Roger glances over at me from the register. I have somehow managed to not meet his high standards of sandwich artistry yet again.
“Let’s do a foot-long. Then we can share it,” the mom says. The girl snorts her annoyance.
“What kind of bread would you—”
“Wheat,” the girl says, the duh implicit.
I pull out one of the older pieces of wheat, one that’s dry and extra-crunchy.
“Can you cut it now?” the girl says. “I don’t want her fatty mayo near my half.”
I do as told. The daughter goes back to texting, not even looking up as she orders me to add toppings, like she has eyes on the top of her head. Every time her mother asks for a topping she doesn’t approve of, the daughter sighs heavily.
Roger grabs the sandwiches from my hands the second I finish stuffing them into the bag and rings them up. He’s aggressively polite to everyone, including me, even though I’m pretty sure he hates my guts. It makes me want to punch him, just to see how he’d react if confronted with any unpleasantness.

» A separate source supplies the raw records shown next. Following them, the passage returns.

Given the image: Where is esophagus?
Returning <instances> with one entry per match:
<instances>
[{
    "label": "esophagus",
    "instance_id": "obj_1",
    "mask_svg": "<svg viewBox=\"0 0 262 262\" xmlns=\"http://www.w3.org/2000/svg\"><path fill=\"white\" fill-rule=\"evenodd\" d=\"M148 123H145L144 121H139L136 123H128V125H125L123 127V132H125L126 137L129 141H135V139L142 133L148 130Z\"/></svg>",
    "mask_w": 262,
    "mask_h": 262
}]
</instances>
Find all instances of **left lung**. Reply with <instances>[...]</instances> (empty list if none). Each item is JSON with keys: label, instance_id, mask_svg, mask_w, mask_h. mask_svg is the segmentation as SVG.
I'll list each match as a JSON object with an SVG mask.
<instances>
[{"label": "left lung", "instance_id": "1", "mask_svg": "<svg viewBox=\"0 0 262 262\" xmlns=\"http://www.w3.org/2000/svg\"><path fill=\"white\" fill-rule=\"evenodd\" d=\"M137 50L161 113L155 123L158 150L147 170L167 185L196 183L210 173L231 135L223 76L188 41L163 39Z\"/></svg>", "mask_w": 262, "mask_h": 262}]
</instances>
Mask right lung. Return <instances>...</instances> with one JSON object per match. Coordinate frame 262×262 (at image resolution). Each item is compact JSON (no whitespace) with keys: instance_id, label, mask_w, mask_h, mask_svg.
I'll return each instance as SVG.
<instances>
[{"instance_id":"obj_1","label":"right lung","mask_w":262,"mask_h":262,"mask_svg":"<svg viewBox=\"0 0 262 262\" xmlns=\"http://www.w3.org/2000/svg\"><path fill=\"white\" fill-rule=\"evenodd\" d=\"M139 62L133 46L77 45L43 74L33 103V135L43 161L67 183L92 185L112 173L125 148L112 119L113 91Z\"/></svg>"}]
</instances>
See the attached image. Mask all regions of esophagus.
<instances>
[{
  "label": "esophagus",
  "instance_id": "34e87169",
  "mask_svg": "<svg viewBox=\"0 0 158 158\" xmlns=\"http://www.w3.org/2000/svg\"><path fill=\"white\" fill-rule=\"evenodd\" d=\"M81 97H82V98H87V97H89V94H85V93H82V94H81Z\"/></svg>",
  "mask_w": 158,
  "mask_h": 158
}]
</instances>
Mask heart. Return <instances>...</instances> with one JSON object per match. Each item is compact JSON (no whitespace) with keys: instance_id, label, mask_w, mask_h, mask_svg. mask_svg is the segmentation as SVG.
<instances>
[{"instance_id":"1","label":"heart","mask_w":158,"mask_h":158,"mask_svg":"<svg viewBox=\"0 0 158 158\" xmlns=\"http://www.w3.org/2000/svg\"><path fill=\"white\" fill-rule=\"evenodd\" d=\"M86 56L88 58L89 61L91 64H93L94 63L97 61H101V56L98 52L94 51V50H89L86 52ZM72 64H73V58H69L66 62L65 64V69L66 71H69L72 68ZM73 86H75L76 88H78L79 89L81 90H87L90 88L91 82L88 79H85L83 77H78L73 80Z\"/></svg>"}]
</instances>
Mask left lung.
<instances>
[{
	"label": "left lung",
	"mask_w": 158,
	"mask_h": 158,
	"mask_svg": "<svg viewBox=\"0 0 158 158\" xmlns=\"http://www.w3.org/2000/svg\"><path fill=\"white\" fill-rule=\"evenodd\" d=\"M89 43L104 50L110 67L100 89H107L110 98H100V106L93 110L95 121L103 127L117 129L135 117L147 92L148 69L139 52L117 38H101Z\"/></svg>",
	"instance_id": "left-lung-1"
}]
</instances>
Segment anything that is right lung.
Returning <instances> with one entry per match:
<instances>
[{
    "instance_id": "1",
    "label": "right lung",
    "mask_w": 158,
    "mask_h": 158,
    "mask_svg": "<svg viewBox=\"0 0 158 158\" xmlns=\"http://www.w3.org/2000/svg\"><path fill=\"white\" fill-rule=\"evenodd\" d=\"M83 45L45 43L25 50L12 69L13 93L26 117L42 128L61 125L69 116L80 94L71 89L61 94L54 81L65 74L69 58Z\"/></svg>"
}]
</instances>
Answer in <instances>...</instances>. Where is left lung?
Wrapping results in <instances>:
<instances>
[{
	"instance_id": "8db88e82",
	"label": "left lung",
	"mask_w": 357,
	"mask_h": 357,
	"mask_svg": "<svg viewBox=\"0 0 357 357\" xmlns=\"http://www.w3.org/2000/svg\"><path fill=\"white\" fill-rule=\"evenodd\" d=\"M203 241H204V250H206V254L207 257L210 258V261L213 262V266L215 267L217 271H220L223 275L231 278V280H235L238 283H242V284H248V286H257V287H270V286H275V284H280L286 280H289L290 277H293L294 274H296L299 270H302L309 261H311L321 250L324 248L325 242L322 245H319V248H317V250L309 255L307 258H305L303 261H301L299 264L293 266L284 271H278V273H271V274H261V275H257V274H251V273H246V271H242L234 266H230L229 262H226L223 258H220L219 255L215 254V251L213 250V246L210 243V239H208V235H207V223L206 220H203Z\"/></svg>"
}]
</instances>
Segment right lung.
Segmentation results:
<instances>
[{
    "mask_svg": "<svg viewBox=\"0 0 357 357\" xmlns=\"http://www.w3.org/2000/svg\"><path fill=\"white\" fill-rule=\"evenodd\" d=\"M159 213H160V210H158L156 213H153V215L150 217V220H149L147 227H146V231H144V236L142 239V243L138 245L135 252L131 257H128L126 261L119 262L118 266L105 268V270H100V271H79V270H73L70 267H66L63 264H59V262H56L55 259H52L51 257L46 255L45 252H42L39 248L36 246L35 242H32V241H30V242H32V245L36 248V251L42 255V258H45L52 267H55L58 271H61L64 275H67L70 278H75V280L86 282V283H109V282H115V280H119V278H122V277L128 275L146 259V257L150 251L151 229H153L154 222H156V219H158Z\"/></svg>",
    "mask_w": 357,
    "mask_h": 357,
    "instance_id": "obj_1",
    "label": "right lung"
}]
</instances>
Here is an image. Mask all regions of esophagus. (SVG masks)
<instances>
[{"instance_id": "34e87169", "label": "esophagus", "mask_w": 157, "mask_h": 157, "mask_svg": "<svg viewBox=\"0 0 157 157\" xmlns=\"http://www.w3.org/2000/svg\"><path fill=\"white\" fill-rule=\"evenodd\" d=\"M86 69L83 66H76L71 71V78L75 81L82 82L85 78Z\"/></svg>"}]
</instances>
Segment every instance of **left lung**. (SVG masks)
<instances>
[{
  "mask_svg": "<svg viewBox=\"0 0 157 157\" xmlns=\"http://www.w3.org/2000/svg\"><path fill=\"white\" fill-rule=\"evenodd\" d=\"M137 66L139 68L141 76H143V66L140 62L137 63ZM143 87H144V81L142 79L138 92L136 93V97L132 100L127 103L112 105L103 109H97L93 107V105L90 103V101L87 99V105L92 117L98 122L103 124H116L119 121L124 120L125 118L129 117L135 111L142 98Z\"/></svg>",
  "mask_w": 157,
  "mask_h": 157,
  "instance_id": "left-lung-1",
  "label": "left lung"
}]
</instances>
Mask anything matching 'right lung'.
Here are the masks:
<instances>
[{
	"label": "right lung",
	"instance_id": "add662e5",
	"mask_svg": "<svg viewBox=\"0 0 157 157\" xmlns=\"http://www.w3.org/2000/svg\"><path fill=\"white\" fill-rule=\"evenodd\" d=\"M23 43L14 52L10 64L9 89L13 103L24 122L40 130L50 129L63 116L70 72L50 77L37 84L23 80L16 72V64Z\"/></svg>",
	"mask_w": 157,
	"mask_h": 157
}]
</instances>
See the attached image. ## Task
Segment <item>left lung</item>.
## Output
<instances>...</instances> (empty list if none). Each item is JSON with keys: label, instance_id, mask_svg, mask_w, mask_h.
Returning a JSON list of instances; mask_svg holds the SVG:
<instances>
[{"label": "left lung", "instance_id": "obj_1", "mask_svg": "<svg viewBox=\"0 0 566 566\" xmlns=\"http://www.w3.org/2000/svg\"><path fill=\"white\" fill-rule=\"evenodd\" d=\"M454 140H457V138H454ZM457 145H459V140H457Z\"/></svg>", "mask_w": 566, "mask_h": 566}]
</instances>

It’s not like I’m dying to spend all my free time working at Subway, but it was the first job I found after my dad informed me that if I wanted to continue driving my crappy car or, you know, eating, I would have to figure shit out for myself. I don’t think he cares that technically he’s responsible for me until my eighteenth birthday, which is exactly 217 days away.
The second I turn eighteen, I plan to get the fuck outta Dodge. I will leave this godforsaken place behind and never look back. Screw graduation. Everyone knows the ceremony is really only for the parents. And that would require parents who A) are alive, or B) give a shit.
This year was supposed to be about maintaining my GPA and keeping the Stanford people happy so I didn’t lose the scholarship, and then I could be on my way to a better life. I was going to take my mom far away from my prick father, show her that she didn’t have to live the way she did. I don’t know exactly what I had planned to do—get an MBA and work my way up the corporate ladder at some Fortune 500 company? Maybe. But whatever. She selfishly took that away from me. I’d been doing it all for her anyway. So now what?
“Ty? You want to take your break? I can hold down the fort,” Roger says. It takes every ounce of restraint for me not to choke him for calling me Ty. Only my girlfriend calls me that, and the only reason I don’t choke her is ’cause she’s a girl.
I must look sad or something. I try to hold that shit in for when I’m alone—it makes people uncomfortable.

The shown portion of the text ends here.